• _Passage given_:
>> Begin

17.8 Extending the Cosmic Distance Scale

SPECTROSCOPIC PARALLAX

In Chapter 2 we introduced the first "rung" on a ladder of distance-measurement techniques that will ultimately carry us to the edge of the observable universe. That rung is radar ranging on the inner planets. (Sec. 2.6) It establishes the scale of the solar system to great accuracy and, in doing so, defines the astronomical unit. Earlier in this chapter we discussed a second rung in the cosmic distance ladde—stellar parallax—which is based on the first. Now, having used the first two rungs to determine the distances and other physical properties of many nearby stars, we can use that knowledge to construct a third rung in the ladder: spectroscopic parallax. (This unfortunate name is very misleading, as the method has nothing in common with stellar (geometric) parallax other than its use as a means of determining stellar distances.) As illustrated schematically in Figure 17.16, this new rung expands our cosmic field of view still deeper into space.

Figure 17.16 Knowledge of a star's luminosity and apparent brightness can yield an estimate of its distance. Astronomers use this third "rung" in our distance ladder, called spectroscopic parallax, to measure distances as far out as individual stars can be clearly discerned—several thousand parsecs.

>> End

• _Direction 1_: Using the passage on extending the cosmic distance scale, say whether each statement agrees with it, answering yes or no and quoting the deciding words: (a) radar ranging on the inner planets defines the astronomical unit; (b) spectroscopic parallax relies on the same geometric principle as stellar parallax; (c) spectroscopic parallax can measure distances of several million parsecs.
• _Direction 2_: In one to three sentences, explain why the passage on extending the cosmic distance scale calls the name "spectroscopic parallax" misleading.

• _Given information_:
>> Begin

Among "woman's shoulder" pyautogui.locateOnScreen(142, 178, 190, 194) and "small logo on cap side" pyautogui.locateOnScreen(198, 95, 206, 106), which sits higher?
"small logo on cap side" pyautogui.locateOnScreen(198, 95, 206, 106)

>> End

• _Complete output 1_:
(a) Yes: "It establishes the scale of the solar system to great accuracy and, in doing so, defines the astronomical unit."
(b) No: "the method has nothing in common with stellar (geometric) parallax other than its use as a means of determining stellar distances."
(c) No: "to measure distances as far out as individual stars can be clearly discerned—several thousand parsecs."

• _Complete output 2_: The name is misleading because the method has nothing in common with stellar, or geometric, parallax. The only thing the two share is that both are used to determine stellar distances.